GitHub should rely on autolink for link substitution (not as clear to me, and also open for discussion)

2 motives I can think of:

  1. Performance - consolidating all substitutions in 1 plugin means 1 MessageWillBePosted RPC/Post, vs 1 for Jira, 1 for GitHub, etc.
  2. Predictable order of substitution - something that can be managed in the Autolink plugin if not yet. An example of the problem is, on Community we have the (US) Social Security Number masking autolink "Off" because it ended up affecting the Zoom URLs. To be clear, this problem is not yet solved in a meaningful way; but it appears more solvable within the Autolink plugin than across all of them.

So I'd advocate that we a) add "auto-configure-auto-link" option to the GitHub plugin (off by default, mutually exclusive with "legacy" b) figure out when/how we switch the defaults and migrate

lieut-data commented 4 years ago

Autolink should already ignore substituting links in markdown; Bots should be aware of the markdown nature of the contents and properly encode links in the message bodies if they come from external systems as raw text or other formats. Ditto for the messages that the bots generate.

I think this adds more complexity since it requires bots/plugins to artificially encode their payload to avoid some other event they might not have been able to predict. Maybe I want a /real/ link without such a preview, because I'm doing something else, but along comes autolink and decides better for me.

In fact, the simplest model might be to disallow bot rewriting of other bot's posts at the server level: if GitHub wants autolink post-processing, maybe it can opportunistically call out to the autolink API and ask for a payload to be rewritten. Only humans get autolinked.

lieut-data commented 4 years ago

a) add "auto-configure-auto-link" option to the GitHub plugin (off by default, mutually exclusive with "legacy"

What happens when the rewrite requires metadata?

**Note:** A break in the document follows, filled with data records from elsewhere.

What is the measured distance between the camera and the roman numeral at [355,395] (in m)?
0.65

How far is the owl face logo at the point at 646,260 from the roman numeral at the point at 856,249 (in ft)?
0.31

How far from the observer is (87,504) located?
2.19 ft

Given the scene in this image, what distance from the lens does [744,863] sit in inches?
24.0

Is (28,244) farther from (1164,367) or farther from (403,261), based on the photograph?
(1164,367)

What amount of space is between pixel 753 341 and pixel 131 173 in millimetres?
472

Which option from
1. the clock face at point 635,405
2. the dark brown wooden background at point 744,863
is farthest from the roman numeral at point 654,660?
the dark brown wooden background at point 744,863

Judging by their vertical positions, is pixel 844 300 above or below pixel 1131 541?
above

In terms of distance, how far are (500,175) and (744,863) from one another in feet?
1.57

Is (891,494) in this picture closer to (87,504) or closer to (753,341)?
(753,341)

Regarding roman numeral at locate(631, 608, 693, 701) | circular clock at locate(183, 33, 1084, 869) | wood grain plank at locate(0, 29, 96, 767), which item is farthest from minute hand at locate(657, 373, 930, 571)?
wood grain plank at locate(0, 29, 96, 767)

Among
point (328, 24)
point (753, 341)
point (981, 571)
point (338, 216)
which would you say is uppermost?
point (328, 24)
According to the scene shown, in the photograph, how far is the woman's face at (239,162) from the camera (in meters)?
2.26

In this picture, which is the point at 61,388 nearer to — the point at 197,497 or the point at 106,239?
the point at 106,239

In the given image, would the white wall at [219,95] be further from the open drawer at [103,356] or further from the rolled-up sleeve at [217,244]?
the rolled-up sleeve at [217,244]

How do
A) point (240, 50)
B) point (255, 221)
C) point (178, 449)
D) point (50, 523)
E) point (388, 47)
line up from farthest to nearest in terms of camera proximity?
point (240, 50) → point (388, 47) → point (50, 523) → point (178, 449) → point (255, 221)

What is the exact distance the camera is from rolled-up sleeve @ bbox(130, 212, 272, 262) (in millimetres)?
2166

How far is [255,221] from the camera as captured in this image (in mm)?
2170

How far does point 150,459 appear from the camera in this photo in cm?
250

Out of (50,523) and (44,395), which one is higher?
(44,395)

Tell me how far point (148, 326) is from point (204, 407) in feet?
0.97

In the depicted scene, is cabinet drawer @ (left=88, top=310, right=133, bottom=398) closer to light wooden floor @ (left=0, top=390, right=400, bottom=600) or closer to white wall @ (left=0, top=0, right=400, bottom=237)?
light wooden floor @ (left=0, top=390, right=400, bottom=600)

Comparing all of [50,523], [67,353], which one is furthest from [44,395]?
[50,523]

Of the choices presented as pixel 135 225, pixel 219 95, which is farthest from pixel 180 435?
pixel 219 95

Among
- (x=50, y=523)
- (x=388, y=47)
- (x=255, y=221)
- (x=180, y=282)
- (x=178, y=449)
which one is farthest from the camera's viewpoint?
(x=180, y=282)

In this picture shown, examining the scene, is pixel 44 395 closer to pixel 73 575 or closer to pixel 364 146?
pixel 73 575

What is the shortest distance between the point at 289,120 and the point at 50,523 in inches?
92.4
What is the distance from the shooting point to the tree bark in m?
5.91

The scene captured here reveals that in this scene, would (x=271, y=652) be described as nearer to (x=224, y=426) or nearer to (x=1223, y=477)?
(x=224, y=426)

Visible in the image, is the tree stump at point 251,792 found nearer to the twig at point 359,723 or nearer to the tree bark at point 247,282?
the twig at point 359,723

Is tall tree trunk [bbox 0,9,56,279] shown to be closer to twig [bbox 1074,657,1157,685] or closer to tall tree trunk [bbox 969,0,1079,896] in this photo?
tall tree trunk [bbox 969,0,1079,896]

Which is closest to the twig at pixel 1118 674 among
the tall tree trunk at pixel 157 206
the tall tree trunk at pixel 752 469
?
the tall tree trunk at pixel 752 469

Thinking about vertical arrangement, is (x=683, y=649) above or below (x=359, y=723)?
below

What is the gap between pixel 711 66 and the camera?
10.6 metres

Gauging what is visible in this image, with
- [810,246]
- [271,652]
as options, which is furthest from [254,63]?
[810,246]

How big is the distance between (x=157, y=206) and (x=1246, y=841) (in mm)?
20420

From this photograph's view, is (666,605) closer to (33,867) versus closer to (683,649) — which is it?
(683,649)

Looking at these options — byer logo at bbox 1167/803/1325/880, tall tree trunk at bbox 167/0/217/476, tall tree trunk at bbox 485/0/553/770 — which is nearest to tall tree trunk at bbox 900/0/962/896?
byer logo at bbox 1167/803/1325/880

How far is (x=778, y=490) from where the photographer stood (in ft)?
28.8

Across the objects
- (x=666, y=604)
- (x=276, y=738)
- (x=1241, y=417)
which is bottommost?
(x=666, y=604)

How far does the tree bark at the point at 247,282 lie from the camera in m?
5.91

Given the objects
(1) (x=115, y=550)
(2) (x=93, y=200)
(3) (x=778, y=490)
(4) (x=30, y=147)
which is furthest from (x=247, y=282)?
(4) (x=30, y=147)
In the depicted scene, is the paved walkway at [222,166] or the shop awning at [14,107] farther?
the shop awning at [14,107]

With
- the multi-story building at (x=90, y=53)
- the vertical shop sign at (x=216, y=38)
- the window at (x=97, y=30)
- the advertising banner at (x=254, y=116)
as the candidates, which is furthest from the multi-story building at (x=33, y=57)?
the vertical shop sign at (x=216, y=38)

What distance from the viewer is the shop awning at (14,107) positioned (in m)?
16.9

I think all a lot of these rewrites involve an API call out to GitHub to look up some useful data. I'm having a hard time seeing AutoLink as a general purpose platform to replace the existing MessageWillBePosted calls.

levb commented 4 years ago

In fact, the simplest model might be... Only humans get autolinked.

It is a 180 from how I was thinking of it, but I am fully persuaded that it is a simple and consistent policy.

levb commented 4 years ago

What happens when the rewrite requires metadata?...

@lieut-data hopefully we don't invoke GitHub APIs in MessageWillBePosted - that'd seem inefficient. And if the metadata is cached, I'd argue it should be submitted to Autolink APIs when it changes.

levb commented 4 years ago

@vespian are you interested in finishing this?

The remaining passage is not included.